Kann des DNS Client event sein?


----------



## norse (9. November 2015)

Jua das hat u.A. damit zu tun.


----------



## Gravity156 (9. November 2015)

Habe jetzt bei Geschwindigkeit und Duplex von 1Gbit/s Vollduplex auf 100Mbit/s Halbduplex gestellt und jetzt gehts ohne Unterbrechungen?!
Was ist dann anders wenn es nur Halbduplex ist weil wenn ich 100 Mbit/s Vollduplex mache bricht sie wieder die ganze Zeit ab?!


----------



## norse (9. November 2015)

Und was kann dein Router? oder hängt ein Switch dazwischen? Bzw. welchen Router hast du?

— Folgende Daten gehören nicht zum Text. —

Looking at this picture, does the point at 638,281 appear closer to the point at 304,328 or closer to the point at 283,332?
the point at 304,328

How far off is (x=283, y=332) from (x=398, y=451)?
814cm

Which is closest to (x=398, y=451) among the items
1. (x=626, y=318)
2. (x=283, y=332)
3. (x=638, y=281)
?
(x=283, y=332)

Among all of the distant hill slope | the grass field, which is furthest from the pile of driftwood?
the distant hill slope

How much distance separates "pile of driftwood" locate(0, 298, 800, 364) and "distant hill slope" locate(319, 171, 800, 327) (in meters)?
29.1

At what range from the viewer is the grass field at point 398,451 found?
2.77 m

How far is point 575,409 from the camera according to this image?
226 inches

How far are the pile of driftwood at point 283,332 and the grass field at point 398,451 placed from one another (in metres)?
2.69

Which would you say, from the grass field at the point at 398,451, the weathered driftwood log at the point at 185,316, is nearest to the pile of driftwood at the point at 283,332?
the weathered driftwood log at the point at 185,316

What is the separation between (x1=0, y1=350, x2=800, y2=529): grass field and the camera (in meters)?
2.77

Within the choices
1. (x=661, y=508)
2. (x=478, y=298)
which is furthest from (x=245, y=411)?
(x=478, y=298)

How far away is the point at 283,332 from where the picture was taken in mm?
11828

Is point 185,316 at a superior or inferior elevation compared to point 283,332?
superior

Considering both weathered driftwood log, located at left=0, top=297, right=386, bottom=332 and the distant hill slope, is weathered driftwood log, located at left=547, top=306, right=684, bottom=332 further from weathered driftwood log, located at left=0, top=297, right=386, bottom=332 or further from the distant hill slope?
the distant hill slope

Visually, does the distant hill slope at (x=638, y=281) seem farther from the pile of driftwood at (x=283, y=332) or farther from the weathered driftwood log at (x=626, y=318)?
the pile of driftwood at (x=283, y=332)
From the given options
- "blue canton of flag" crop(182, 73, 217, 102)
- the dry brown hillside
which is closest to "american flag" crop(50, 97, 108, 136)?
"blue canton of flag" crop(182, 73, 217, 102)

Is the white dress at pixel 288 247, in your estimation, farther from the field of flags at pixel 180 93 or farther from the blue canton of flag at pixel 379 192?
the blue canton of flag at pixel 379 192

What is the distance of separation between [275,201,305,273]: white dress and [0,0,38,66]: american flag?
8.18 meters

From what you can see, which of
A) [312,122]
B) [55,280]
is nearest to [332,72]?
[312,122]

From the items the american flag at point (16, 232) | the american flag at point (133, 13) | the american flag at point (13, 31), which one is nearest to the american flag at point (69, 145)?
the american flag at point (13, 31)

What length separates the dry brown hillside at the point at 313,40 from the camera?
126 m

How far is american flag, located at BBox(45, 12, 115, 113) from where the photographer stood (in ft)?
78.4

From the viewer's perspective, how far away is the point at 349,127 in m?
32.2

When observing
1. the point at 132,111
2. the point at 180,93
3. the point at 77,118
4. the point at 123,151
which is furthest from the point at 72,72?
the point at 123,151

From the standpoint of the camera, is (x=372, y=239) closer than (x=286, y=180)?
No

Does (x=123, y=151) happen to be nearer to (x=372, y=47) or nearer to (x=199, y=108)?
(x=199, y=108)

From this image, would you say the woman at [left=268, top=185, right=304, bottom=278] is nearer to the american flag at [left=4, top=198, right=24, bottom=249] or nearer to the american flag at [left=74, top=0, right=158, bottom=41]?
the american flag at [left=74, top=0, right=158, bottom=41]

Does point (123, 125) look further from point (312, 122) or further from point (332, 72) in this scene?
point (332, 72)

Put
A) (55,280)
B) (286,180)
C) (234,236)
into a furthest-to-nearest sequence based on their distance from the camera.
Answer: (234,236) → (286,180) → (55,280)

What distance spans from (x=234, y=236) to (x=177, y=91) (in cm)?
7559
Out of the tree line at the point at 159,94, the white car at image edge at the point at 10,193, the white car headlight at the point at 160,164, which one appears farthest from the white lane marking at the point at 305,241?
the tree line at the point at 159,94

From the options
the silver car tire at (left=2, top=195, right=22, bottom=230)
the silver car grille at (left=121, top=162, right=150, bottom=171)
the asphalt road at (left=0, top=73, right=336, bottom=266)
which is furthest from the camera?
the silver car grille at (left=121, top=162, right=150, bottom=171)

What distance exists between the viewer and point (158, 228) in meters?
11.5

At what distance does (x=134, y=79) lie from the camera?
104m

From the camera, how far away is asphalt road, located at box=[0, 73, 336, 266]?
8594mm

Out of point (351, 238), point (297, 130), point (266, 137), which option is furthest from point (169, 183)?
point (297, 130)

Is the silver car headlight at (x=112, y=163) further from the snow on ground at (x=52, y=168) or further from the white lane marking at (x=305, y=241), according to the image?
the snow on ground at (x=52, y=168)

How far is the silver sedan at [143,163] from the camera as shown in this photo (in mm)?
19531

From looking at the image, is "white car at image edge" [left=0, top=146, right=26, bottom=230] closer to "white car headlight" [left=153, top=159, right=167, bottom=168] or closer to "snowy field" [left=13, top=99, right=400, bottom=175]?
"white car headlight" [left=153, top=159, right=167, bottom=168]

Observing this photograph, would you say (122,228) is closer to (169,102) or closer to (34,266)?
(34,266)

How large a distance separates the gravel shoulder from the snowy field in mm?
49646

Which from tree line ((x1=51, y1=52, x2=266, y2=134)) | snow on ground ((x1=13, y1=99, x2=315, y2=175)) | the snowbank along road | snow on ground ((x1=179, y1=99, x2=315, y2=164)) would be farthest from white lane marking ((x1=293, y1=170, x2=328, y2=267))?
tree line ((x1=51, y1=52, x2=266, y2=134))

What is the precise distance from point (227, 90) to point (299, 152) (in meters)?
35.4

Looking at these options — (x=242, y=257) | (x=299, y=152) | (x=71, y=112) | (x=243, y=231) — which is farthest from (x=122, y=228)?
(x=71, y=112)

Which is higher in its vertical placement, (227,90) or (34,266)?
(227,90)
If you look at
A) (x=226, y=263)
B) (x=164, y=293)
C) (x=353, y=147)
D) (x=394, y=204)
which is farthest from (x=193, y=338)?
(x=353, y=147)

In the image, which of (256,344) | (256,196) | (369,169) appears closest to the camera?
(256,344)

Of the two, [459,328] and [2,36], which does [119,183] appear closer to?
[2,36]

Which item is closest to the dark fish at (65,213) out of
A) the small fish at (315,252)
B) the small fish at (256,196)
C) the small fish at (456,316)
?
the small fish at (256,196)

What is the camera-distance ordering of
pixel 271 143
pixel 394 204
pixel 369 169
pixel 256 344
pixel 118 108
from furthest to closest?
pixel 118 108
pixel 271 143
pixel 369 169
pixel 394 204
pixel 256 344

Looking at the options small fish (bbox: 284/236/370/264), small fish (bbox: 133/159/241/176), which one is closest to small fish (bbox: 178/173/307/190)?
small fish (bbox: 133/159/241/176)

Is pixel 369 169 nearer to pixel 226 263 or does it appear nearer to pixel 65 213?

Alternativ stell das mal auf automatisch - klar wenn er auf manuell 1GBit steht, aber der Router nur 100MBit kann gibt es Probleme


----------



## Gravity156 (9. November 2015)

Habe einen Telekom Speedport 921V und dazwischen ist ein Devolo Powerline dLan 500Avpro+.


----------



## Gravity156 (9. November 2015)

Bei Autom.Aushandeln bricht sie wieder ab 
Geht irgendwie nur auf 100Mbit/s Halbduplex.
Komisch...


----------



## norse (9. November 2015)

Kann am Devolo liegen das er einen Defekt hat oder schlichtergreifend die Aushandlung nicht funktionieren mag zwischen den beiden - kommt bei 1000 Geräten vlt. 3 mal vor, hab ich auch schon gehabt. Wenn sonst alles i.O. ist - lass es stehen, ansonsten die Devolos mal austauschen lassen.


----------



## Gravity156 (9. November 2015)

Ist dann irgendwas langsamer auf Halbduplex?


----------



## norse (9. November 2015)

Alles was schneller als 100MBit ist 

Wenn du Kabel Internet hast mit über 100MBit kommen halt maximal 100MBit an, wenn du im Netzwerk Dateien rumschuppst geht das nun maximal mit 100MBit - vorausgesetzt, dass dein DLAN so viel Bandbreite zusammen bekommt.


----------



## markus1612 (9. November 2015)

Das Problem hab ich ebenfalls, aber mit nem Intel I219-V.


----------



## bingo88 (9. November 2015)

Gravity156 schrieb:


> Ist dann irgendwas langsamer auf Halbduplex?


Bei Vollduplex kann gleichzeitig gesendet und empfangen werden, bei Halbduplex nur eins von beiden gleichzeitig. 100 MBit/s Vollduplex heißt also 100 Mbit/s hin und 100 Mbit/s zurück, macht also insgesamt 200 Mbit/s an den beteiligten Komponenten (Kabel, Switch, NIC). Du merkst das also nur, wenn du gleichzeitig in beide Richtungen größere Datenmengen überträgst.

Was nutzt du denn für ein Kabel? Cat-5e oder besser?


----------